Task prompt.
Each line of the material must be repeated precisely, with the pictures left out.
** Opening Data block block **
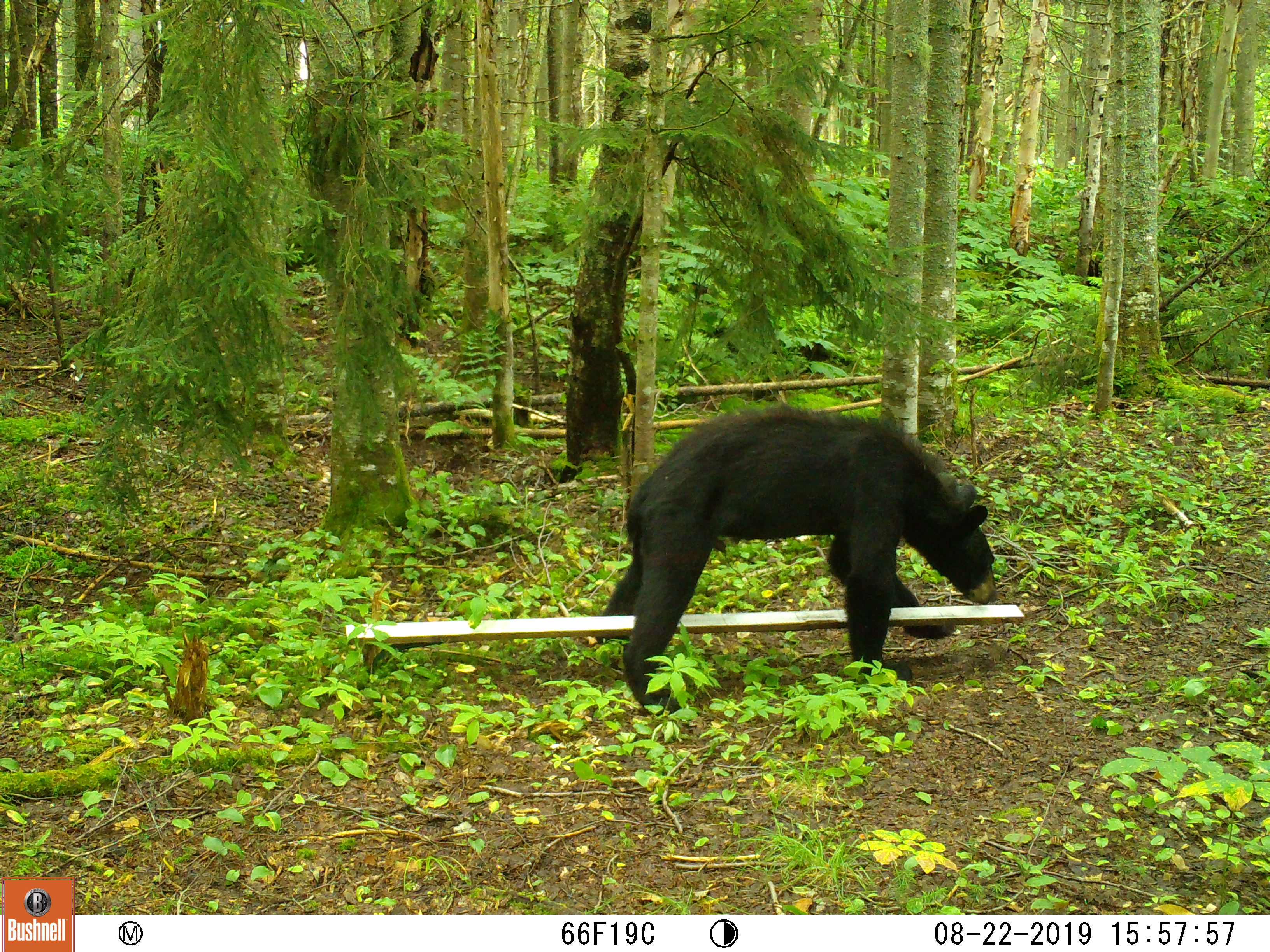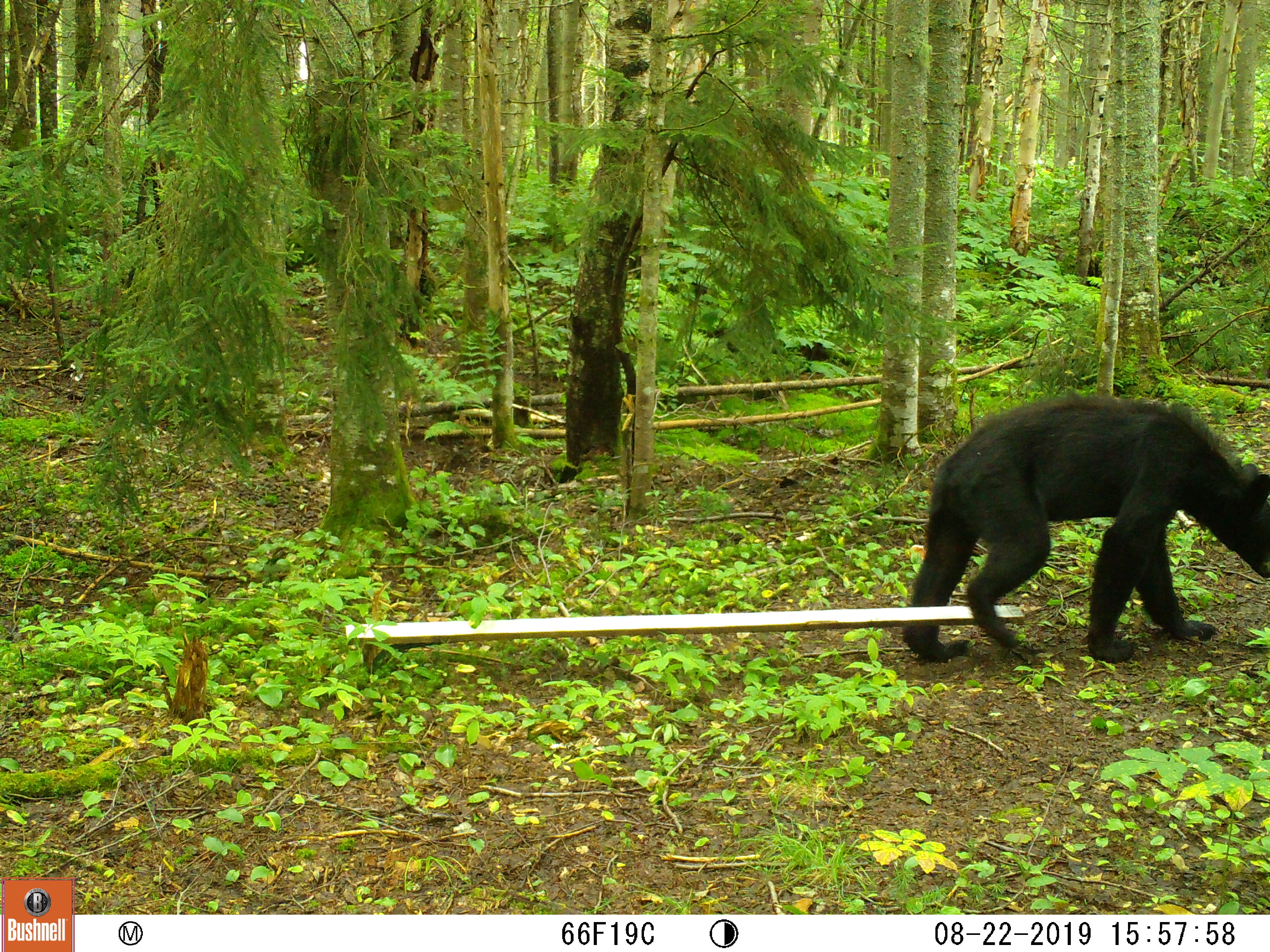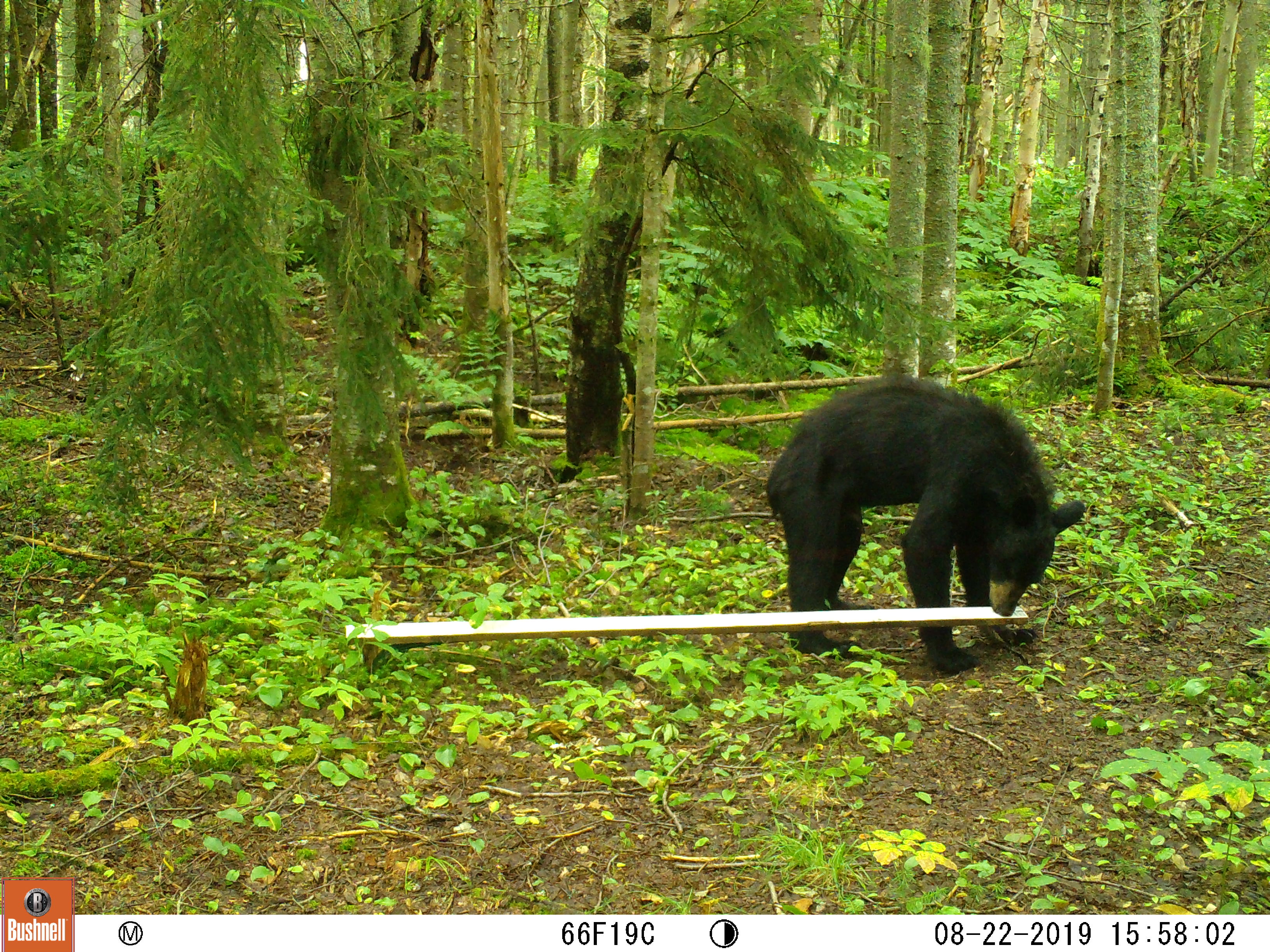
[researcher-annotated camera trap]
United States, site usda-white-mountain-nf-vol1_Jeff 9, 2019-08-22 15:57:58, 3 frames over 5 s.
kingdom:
** Closing Data block block **
Output for this exercise.
[researcher-annotated camera trap]
United States, site usda-white-mountain-nf-vol1_Jeff 9, 2019-08-22 15:57:58, 3 frames over 5 s.
kingdom:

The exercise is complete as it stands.